The annual rally began with a teach-in, at which local agencies that provide help to victims of domestic and sexual violence explained what they do and how they can help. Then there was music, followed by personal testimony.
Throughout the United Auto Workers Local 12 hall were “silent witnesses” — silhouettes representing 70 area women who were killed over the past decade. Two women killed in greater Toledo in recent weeks, Kaitlin Gerber and Amy Ross, were not yet represented.
Each silhouette told the story of a woman the system failed to protect. Victim after victim was killed by a threatening boyfriend or husband, usually with a gun. In almost every case, there had been a protective order, which didn’t deter the enraged assailant in the least.

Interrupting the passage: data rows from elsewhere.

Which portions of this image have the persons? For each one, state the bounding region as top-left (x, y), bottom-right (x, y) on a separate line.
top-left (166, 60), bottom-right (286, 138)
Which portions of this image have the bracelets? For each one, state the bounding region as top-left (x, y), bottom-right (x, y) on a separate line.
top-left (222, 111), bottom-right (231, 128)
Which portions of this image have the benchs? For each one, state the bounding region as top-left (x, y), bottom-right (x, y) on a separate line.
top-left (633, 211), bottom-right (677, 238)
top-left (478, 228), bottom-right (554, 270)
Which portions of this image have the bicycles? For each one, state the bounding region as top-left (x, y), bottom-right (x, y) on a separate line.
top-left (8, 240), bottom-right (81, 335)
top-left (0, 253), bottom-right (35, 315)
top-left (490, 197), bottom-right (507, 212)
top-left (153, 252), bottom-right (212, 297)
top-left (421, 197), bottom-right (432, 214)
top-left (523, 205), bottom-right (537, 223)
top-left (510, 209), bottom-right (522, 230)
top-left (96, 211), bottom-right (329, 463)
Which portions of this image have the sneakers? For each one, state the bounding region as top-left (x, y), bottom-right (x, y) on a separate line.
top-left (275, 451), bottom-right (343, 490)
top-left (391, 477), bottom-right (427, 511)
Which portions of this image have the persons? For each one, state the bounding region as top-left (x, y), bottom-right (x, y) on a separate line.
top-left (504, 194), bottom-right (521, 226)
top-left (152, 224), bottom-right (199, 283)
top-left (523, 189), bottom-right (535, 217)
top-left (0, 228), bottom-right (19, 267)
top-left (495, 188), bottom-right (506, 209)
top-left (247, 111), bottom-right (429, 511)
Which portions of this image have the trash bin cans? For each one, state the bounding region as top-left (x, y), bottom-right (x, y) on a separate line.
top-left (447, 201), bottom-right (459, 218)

The rally also featured homemade T-shirts created by survivors and victims’ families. One told the story of a 10-year-old girl who was molested by a trusted 45-year-old man.
Another told of a spring break trip that ended in the rape of a young woman by two male “friends,” as other men looked on. The shirts named the attackers.
Ohio Attorney General Mike DeWine has said that neither society nor the legal system has been able to protect women well from men who want to hurt them. That is unconscionable.
We can do better by putting more force and weight behind protective orders. We can legally entitle a stalked and terrorized person to police protection. Police can shadow high-risk stalkers and fit victims with necklace and bracelet alarms.
Judges and prosecutors can educate themselves about domestic violence, with the help of the many training programs that are available nationally. Some prosecutors and judges can specialize in this area: Judge Wagner’s call for a domestic-violence docket is the most important immediate reform Toledo can make in the wake of the Gerber case.
Under Judge Wagner’s plan, one Municipal Court judge would handle all domestic-violence cases. This change could occur within a year, at no added cost to taxpayers, she says.
A domestic-violence docket not only would allow a judge to develop expertise, it also would give the court memory and each case continuity. It would make miscommunication and lack of communication less likely. And it would make a judge’s threat assessment more accurate.
No self-respecting community can shrug at 72 women who were killed by former intimate partners. Toledo can stop blaming victims of violence and take practical steps to do better. Judge Wagner has identified a vital first step.